→ **Extract to read**:
[llvm] de176d8 - [SCEV][LV] Invalidate LCSSA exit phis more thoroughly (#69909)

Fri Nov 17 00:34:29 PST 2023

Author: Nikita Popov
Date: 2023-11-17T09:34:24+01:00
New Revision: de176d8c5496d6cf20e82aface98e102c593dbe2

URL: https://github.com/llvm/llvm-project/commit/de176d8c5496d6cf20e82aface98e102c593dbe2
DIFF: https://github.com/llvm/llvm-project/commit/de176d8c5496d6cf20e82aface98e102c593dbe2.diff

LOG: [SCEV][LV] Invalidate LCSSA exit phis more thoroughly (#69909)

This an alternative to #69886. The basic problem is that SCEV can look
through trivial LCSSA phis. When the phi node later becomes non-trivial,
we do invalidate it, but this doesn't catch uses that are not covered by
the IR use-def walk, such as those in BECounts.

Fix this by adding a special invalidation method for LCSSA phis, which
will also invalidate all the SCEVUnknowns/SCEVAddRecExprs used by the
LCSSA phi node and defined in the loop.

We should probably also use this invalidation method in other places
that add predecessors to exit blocks, such as loop unrolling and loop
peeling.

Fixes #69097.
Fixes #66616.
Fixes #63970.

→ **Directives**:
1 - Shorten the paragraph of the commit message that begins "Fix this by adding" into a brief list, keeping its main facts.
2 - Take the commit message about invalidating LCSSA exit phis further, starting after its last line.

[Raw records]

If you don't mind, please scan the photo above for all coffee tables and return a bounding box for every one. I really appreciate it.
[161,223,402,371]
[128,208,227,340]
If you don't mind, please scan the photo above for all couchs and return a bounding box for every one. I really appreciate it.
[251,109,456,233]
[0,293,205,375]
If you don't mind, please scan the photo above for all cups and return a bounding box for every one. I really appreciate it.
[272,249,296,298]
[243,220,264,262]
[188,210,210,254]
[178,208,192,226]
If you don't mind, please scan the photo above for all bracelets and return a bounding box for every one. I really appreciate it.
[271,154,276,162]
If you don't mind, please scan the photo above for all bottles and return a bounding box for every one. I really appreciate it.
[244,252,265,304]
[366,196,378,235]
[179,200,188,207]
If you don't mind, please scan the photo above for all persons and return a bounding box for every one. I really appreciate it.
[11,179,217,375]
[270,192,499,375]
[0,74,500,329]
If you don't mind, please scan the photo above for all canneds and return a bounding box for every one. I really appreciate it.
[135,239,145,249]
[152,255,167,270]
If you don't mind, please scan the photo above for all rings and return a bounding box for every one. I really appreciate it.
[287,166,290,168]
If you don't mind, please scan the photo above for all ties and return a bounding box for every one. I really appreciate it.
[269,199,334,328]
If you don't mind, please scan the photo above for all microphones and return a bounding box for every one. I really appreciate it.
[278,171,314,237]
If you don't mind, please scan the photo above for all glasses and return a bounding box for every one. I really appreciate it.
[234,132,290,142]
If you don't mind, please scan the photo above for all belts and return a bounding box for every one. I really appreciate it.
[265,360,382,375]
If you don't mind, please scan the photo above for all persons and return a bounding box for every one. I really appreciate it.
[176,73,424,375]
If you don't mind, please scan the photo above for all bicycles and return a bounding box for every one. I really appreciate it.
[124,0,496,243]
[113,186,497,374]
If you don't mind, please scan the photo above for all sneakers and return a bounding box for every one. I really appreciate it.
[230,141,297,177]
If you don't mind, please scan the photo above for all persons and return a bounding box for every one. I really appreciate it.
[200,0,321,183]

* * *

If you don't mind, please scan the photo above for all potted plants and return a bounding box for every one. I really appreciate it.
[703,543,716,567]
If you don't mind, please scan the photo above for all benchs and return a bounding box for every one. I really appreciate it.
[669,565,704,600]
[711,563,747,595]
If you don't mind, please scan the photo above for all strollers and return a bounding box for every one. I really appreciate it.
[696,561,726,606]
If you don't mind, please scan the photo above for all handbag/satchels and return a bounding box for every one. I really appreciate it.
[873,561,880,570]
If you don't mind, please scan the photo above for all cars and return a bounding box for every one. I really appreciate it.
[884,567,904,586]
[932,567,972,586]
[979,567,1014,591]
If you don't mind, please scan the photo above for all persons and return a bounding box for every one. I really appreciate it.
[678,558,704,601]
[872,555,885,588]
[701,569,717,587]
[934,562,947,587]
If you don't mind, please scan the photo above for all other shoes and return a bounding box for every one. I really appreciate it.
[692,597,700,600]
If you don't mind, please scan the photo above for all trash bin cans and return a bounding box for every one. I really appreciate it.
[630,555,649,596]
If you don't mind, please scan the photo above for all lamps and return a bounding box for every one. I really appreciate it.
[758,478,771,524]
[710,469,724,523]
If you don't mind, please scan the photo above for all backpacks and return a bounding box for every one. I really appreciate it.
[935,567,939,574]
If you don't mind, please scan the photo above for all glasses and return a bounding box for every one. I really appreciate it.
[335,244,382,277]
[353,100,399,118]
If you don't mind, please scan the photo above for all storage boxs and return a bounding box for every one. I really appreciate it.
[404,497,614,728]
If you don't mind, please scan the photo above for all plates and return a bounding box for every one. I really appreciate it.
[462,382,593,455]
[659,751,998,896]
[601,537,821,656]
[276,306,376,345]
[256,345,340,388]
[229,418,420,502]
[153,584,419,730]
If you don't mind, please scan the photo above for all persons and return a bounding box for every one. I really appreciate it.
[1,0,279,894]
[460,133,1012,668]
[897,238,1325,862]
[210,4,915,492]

→ **Responses to the exercise**:
1 -
- A special invalidation method is added for LCSSA phis.
- It also invalidates all the SCEVUnknowns/SCEVAddRecExprs that the LCSSA phi node uses and that are defined in the loop.

2 -
Added: 
    llvm/test/Transforms/LoopVectorize/pr66616.ll

Modified: 
    llvm/include/llvm/Analysis/ScalarEvolution.h
    llvm/lib/Analysis/ScalarEvolution.cpp
    llvm/lib/Transforms/Vectorize/LoopVectorize.cpp

Removed: 
    


################################################################################
diff  --git a/llvm/include/llvm/Analysis/ScalarEvolution.h b/llvm/include/llvm/Analysis/ScalarEvolution.h
index 234c05f48d8edfa..4f1237c4b1f92b7 100644

--- a/llvm/include/llvm/Analysis/ScalarEvolution.h
+++ b/llvm/include/llvm/Analysis/ScalarEvolution.h
@@ -943,6 +943,10 @@ class ScalarEvolution {
   /// def-use chain linking it to a loop.
   void forgetValue(Value *V);
 
+  /// Forget LCSSA phi node V of loop L to which a new predecessor was added,
+  /// such that it may no longer be trivial.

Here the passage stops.